As most have expected given all the evidence and increased regulatory vigilance of marketed drugs, both the FDA and EMA have issued statements on removing breast cancer from Avastin’s label. FDA says that the drug has not been shown to be safe and effective for this disease, calling for it to be pulled from the market for breast cancer treatment with any chemotherapy.
EMA made a slightly less harsh recommendation to the European Commission that, to treat breast cancer, Avastin should only be used in combination with paclitaxel and not with docetaxel. Both agencies also made recommendations against Avastin NDAs looking to expand its use into more breast cancer settings along with additional chemotherapies.
Roche, which commercializes the drug, reported $6 billion in 2009 sales, accounting for 12.7% of last year’s total revenues. If FDA and EMA’s findings do get the medication off the market for breast cancer, the firm could lose about $1 billion.
Avastin was granted provisional approval by the FDA as a treatment for Her2-negative breast cancer in combination with paclitaxel in February 2008. Genentech, which is owned by Roche and manufactures Avastin, has not agreed to remove breast cancer from Avastin’s label voluntarily, so the FDA has issued a Notice of Opportunity for a Hearing.
Genentech says that it will indeed request a hearing. Until the conclusion of these proceedings, Avastin remains FDA-approved for use in combination with paclitaxel for metastatic Her2-negative breast cancer.
FDA cautions oncologists treating patients with Avastin for metastatic breast cancer to use their medical judgment when deciding whether a patient should continue treatment with the drug or consider other therapeutic options.
“After careful review of the clinical data, we are recommending that the breast cancer indication for Avastin be removed based on evidence from four independent studies,” Janet Woodcock, M.D., director of the FDA’s Center for Drug Evaluation and Research. “Subsequent studies failed to confirm the benefit observed in the original trial. None of the studies demonstrated that patients receiving Avastin lived longer, and patients receiving Avastin experienced a significant increase in serious side effects.”

▶ **REQUIRED ACTION 1**
Name every organization mentioned in the passage on Avastin's breast cancer label, counting any division named within one.
▶ **REQUIRED ACTION 2**
Write the next part of the passage on Avastin's breast cancer label.
The dataset entries are unrelated to the passage on Avastin.

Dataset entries

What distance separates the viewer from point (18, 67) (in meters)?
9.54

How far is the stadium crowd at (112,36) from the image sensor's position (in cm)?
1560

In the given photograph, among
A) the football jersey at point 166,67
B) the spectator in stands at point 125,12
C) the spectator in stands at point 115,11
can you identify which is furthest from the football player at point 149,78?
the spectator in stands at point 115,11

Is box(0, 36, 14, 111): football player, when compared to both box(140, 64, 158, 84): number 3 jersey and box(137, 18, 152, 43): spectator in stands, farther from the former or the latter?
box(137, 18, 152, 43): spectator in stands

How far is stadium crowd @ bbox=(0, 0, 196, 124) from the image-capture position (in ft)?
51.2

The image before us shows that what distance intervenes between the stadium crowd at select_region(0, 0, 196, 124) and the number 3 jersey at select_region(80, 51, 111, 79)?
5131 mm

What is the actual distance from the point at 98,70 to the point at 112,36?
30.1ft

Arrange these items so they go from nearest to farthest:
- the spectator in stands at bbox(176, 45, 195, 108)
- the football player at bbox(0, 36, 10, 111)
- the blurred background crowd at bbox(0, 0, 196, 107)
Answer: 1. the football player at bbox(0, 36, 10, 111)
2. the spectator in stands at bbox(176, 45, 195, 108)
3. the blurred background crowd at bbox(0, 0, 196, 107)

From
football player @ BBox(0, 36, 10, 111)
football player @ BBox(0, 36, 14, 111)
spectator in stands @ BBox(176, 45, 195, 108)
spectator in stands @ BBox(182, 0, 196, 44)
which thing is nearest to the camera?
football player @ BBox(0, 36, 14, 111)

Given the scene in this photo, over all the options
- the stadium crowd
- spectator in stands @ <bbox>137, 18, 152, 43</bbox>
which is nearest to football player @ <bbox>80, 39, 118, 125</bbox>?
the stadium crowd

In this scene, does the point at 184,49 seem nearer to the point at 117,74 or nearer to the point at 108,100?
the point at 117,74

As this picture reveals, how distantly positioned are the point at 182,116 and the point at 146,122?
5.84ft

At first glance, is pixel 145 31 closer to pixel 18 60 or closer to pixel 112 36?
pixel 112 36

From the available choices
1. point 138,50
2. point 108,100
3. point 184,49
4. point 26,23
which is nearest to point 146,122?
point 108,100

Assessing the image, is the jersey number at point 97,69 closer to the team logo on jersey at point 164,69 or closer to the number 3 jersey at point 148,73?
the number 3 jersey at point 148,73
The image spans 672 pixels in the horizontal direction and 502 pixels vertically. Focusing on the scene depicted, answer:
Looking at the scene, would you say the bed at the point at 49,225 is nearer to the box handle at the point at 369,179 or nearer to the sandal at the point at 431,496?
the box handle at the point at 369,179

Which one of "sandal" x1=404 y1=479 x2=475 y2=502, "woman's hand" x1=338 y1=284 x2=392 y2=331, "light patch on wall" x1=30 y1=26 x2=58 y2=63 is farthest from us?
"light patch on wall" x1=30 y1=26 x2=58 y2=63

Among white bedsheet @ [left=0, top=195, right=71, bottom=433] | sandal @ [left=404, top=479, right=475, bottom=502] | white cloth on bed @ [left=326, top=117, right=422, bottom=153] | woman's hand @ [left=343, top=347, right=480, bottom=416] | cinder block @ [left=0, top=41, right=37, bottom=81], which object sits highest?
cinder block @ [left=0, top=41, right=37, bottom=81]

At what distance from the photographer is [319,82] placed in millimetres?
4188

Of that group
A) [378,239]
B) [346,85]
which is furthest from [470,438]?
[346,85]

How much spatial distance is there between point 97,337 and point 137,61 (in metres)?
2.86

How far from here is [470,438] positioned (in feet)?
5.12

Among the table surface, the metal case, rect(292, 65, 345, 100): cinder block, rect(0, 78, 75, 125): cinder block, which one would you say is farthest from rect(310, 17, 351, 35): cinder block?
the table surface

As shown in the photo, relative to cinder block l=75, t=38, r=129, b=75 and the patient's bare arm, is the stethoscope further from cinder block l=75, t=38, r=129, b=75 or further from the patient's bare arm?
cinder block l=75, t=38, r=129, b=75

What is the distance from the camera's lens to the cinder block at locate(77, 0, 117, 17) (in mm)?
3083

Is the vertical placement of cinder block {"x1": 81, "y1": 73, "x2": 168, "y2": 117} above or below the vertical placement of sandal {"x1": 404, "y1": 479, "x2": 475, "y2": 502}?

▶ **ANSWER SECTION 1**
FDA, EMA, European Commission, Roche, Genentech, FDA's Center for Drug Evaluation and Research

▶ **ANSWER SECTION 2**
These risks include severe high blood pressure; bleeding and hemorrhage; the development of perforations in the body including in the nose, stomach, and intestines; stroke, heart attack, or heart failure; organ damage or failure; and the development of a neurological condition called reversible posterior leukoencephalopathy syndrome (RPLS), FDA reports. RPLS is characterized by high blood pressure, headaches, confusion, seizures, and vision loss from swelling of the brain.
Dr. Woodcock calls the recent conclusions disappointing and encourages the company to conduct additional research to identify if there may be select groups of patients who might benefit from this drug.
The EMA Committee for Medicinal Products for Human Use (CHMP), on the other hand, concluded that the benefits of Avastin in combination with paclitaxel outweigh the risks. It stated that the available data have convincingly shown that the drug prolongs progression-free survival without a negative effect on the overall survival.
EMA’s investigation of Avastin breast cancer began after data from a study suggested that Avastin in combination with docetaxel may have a negative impact on overall survival of breast cancer patients. The study was submitted to the agency to support an application to extend Avastin’s breast cancer indication to include combination therapy with capecitabine.
Combination therapy of Avastin and docetaxel for metastatic breast cancer was approved in September 2009 and now stands to be revoked. For Avastin in combination with capecitabine, the committee found that although the data showed a modest increase in progression-free survival, no clinically relevant effects were observed on other endpoints such as overall survival or health-related quality of life.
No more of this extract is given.